------ SUPPLIED TEXT

A notable example of stricter enforcement is the sanction imposed by the CSSF in October 2024 on a Luxembourg IFM for non-compliance with professional obligations related to internal governance and sustainability disclosures. The EUR 56,500 fine followed a thematic on-site inspection focusing on ESG aspects, during which the CSSF identified persistent breaches in the internal governance framework of the IFM and non-compliance with the investment strategy described in the pre-contractual disclosures.
Moreover, regulators have been proactive in issuing guidance and statements to clarify expectations and promote convergence in supervisory practices. For example, ESMA’s statement on sustainability disclosures in prospectuses provides guidance on the expected level of disclosure for ‘use of proceeds’ bonds and sustainability-linked bonds. In addition, ESMA published the long-awaited guidelines on funds’ name using ESG- or sustainability-related terms, conditioning the use of certain terms to the specific content of the fund’s portfolio.
The rise of inspections and enforcement actions demonstrates the commitment of regulators to uphold the integrity of ESG disclosures and to take decisive action against greenwashing. Such commitment is not expected to be lowered with a simplification of the sustainability reporting rules.
III. Conclusion: the debated future of the sustainable finance regulatory framework
The implementation of the “Stop-the-clock” directive, along with the anticipated revisions of the SFDR and changes brought by the Omnibus Package, introduces a phase of regulatory uncertainty for sustainable investments. Nevertheless, these changes are expected to simplify the current regulatory framework, easing the transparency obligations for market participants and facilitating their compliance with sustainability reporting mandates.

------------
------ SOURCE DATA

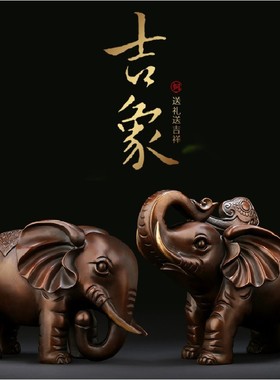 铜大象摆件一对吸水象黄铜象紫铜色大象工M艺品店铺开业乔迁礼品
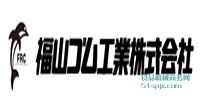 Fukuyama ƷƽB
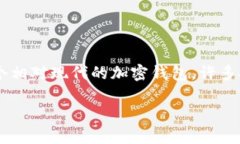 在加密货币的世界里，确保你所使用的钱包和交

------------

● EXERCISE INSTRUCTIONS:
(1) According to the ESG regulation text, what was the amount of the fine the CSSF imposed on a Luxembourg IFM in October 2024?
(2) Transcribe the ESG regulation text from "A notable example" up to and including "the pre-contractual disclosures.".
The listing above plays no part in this work.

● RESULTS FOR EACH TASK:
(1) EUR 56,500.

(2)
A notable example of stricter enforcement is the sanction imposed by the CSSF in October 2024 on a Luxembourg IFM for non-compliance with professional obligations related to internal governance and sustainability disclosures. The EUR 56,500 fine followed a thematic on-site inspection focusing on ESG aspects, during which the CSSF identified persistent breaches in the internal governance framework of the IFM and non-compliance with the investment strategy described in the pre-contractual disclosures.